# THINGS TO DO
**1.** Answer these questions from the S3 Parquet plugin page:
(a) What plugin type does it list?
(b) Is cleanup supported?
(c) What is the default value of default_timezone?
**2.** Echo the S3 Parquet plugin page word for word, beginning at "- file_ext: path" and stopping after "following parameters (optional)".

# SOURCE EXTRACT
.....
S3 Parquet output plugin for Embulk
Embulk output plugin to dump records as Apache Parquet files on S3.
Overview
- Plugin type: output
- Load all or nothing: no
- Resume supported: no
- Cleanup supported: yes
Configuration
- bucket: s3 bucket name (string, required)
- path_prefix: prefix of target keys (string, optional)
- sequence_format: format of the sequence number of the output files (string, default:
"%03d.%02d.")- sequence_format formats task index and sequence number in a task.
- file_ext: path suffix of the output files (string, default:
"parquet") - compression_codec: compression codec for parquet file (
"uncompressed","snappy","gzip","lzo","brotli","lz4"or"zstd", default:"uncompressed") - default_timestamp_format: default timestamp format (string, default:
"%Y-%m-%d %H:%M:%S.%6N %z") - default_timezone: default timezone (string, default:
"UTC") - column_options: a map whose keys are name of columns, and values are configuration with following parameters (optional)
.....
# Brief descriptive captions
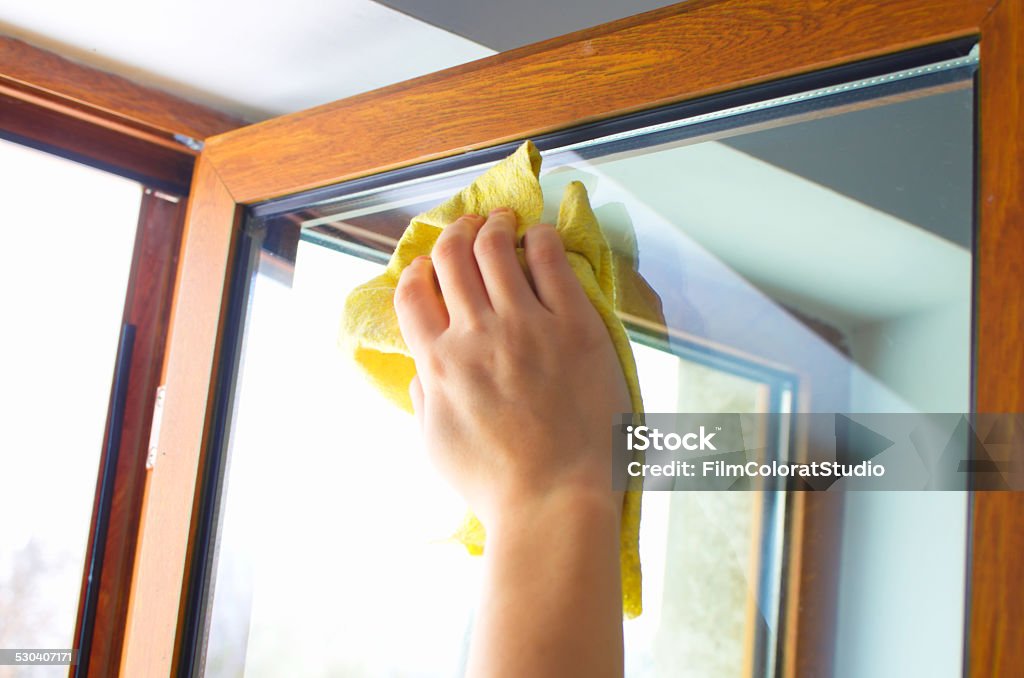 Cleaning. Window cleaning close up. Adult Stock Photo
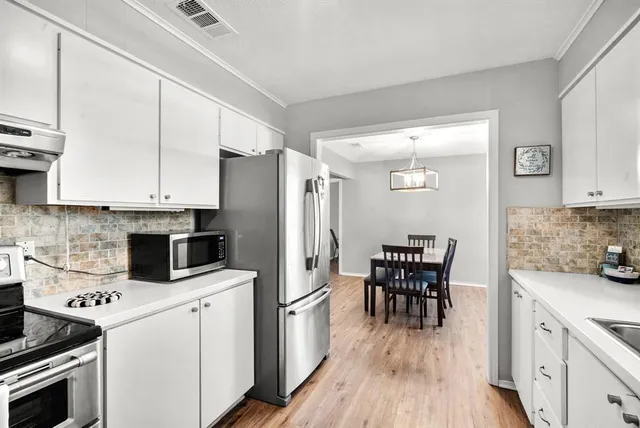 a kitchen with stainless steel appliances a stove a sink dishwasher a refrigerator white cabinets with wooden floor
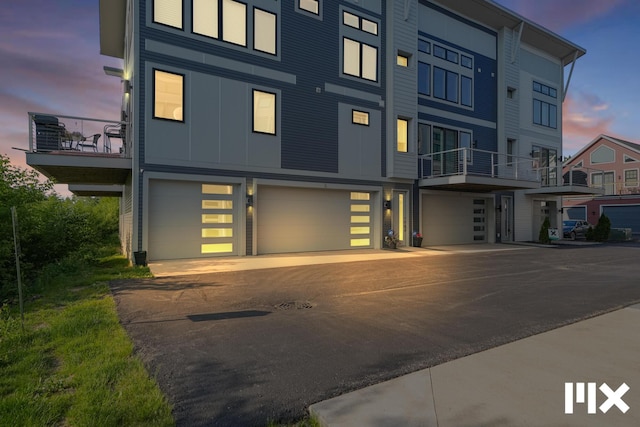 627 Fairview Ave NE Unit 2, Grand Rapids, MI 49503 - view of front facade with an attached garage, a balcony, board and batten siding, and driveway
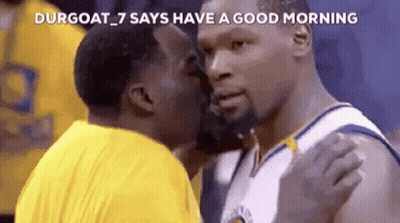 A Basketball Player Is Kissing Another Player On The Cheek GIF
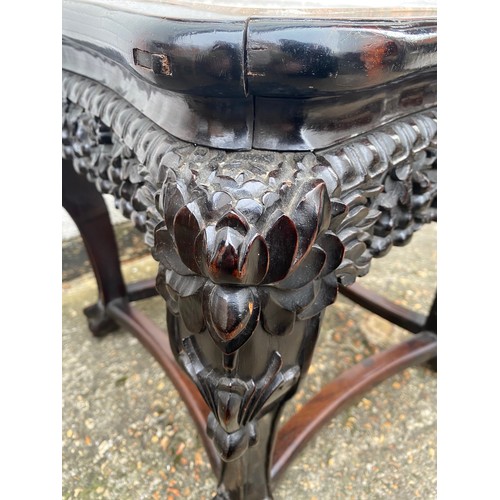 427 - A carved Chinese hardwood table, with elaborately carved frieze, marble inset top and claw and ball ... 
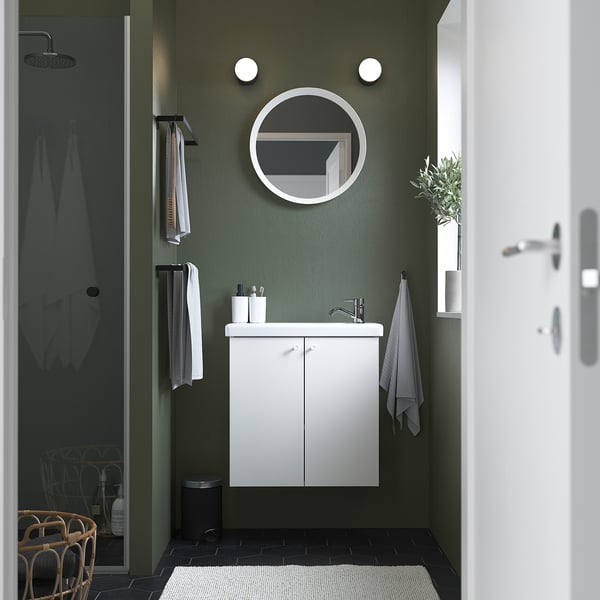 Baño verde moderno con vaidade ENHET branca, espello redondo, luces de parede, toallas grises e unha porta de ducha de cristal.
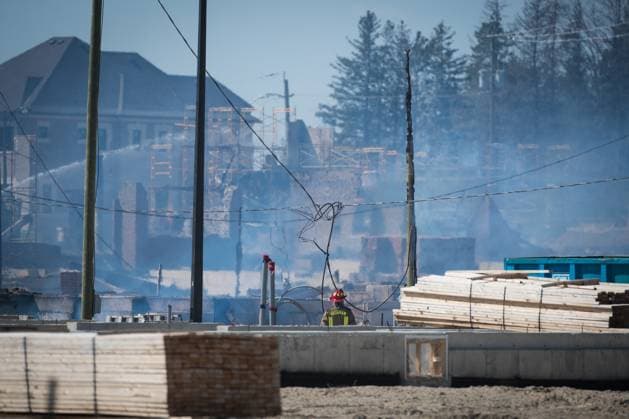 April 12, 2023, Vaughan, ONT, CANADA: A Firefighter walks through the damage as they continue to battle a large fire in a new housing development area near Pine Heights and Teston Road, in Vaughan, Ont., Wednesday, April 12, 2023. Vaughan CANADA  - ZUMAc35_ 20230412_zaf_c35_038 Copyright: xTijanaxMartinx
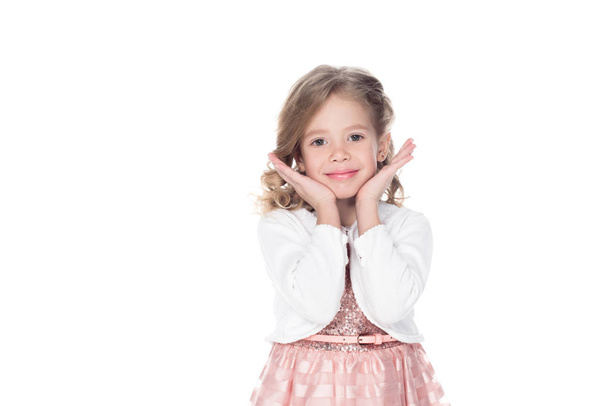 glimlachend kind gebaren in roze jurk, geïsoleerd op wit  - Foto, afbeelding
.....
# RESPONSES IN ORDER
**1.**
(a) Output
(b) Yes
(c) "UTC"

**2.**
- file_ext: path suffix of the output files (string, default:
"parquet") - compression_codec: compression codec for parquet file (
"uncompressed","snappy","gzip","lzo","brotli","lz4"or"zstd", default:"uncompressed") - default_timestamp_format: default timestamp format (string, default:
"%Y-%m-%d %H:%M:%S.%6N %z") - default_timezone: default timezone (string, default:
"UTC") - column_options: a map whose keys are name of columns, and values are configuration with following parameters (optional)